The action was taken by the Fernleigh Residents Association and Brian Cassidy following the board’s decision to give the go-ahead for the construction of apartments and a daycare center at Aiken’s Village, Stepaside in Dublin 18.
The plaintiffs want the court to overturn the board’s decision to grant a building permit to Ironborn Real Estate Limited to develop the site.
The applicants say they are not opposed to the development of residential housing on the site. However, they say that the permission granted in this case represents an over-development of the site.
The authorization, they argue, goes against proper planning of the locality and could affect the sustainable development of the region.
The group of residents and Mr. Cassidy, of Belmont, Stepaside, represented in the action by John Kenny being instructed by lawyer Eoin Brady of FP Logue, say the decision to grant leave is invalid on several grounds.
The reasons include that the decision contravenes Dún Laoghaire Rathdown’s requirements on open spaces, guidelines on daylight and sunshine requirements as well as the capacity of public transport.
The board also failed to conduct the assessments and screening of the proposed development, as required by the EU’s Environmental Impact Assessment Directive, it was told. court. The possibility that the development could have significant effects on the environment was not properly taken into account by the council, it is also alleged.

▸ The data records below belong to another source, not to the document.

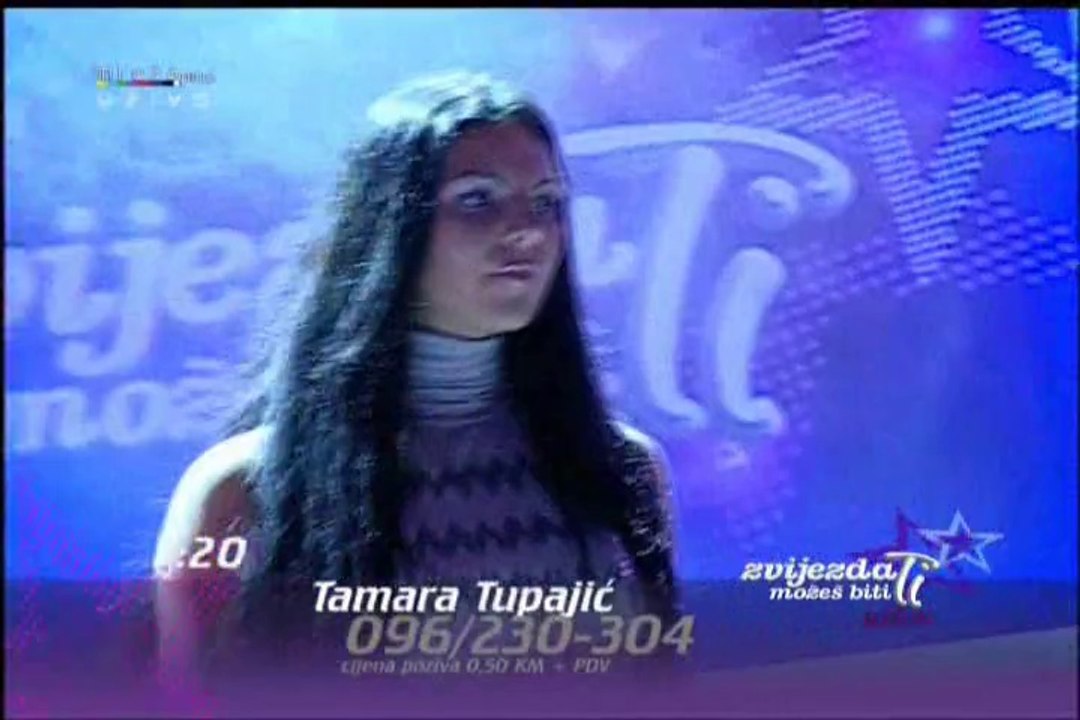 ZMBT 3 Top 40..1.dio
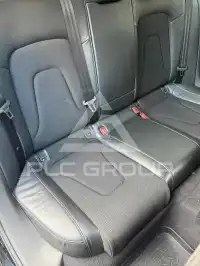 2009 Audi A4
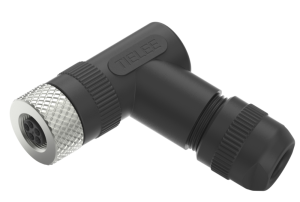 TCC-308FR-B012-05P-02S-0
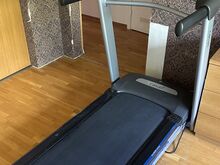 Беговая дорожка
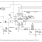 ISL9491_ISL9491A Functional Diagram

The applicants further claim that the decision contravenes the EU Habitats Directive.
The applicants, who live close to the proposed development, have brought action against the board of directors, as well as against Ireland and the Attorney General. The promoter is an opinion party to the judicial review proceedings.
The action was briefly mentioned to Judge Miriam O’Regan during Tuesday’s High Court recess sitting.
The lawyer said the action should go to the High Court which deals with strategic infrastructure developments. The judge adjourned the case to a date in October.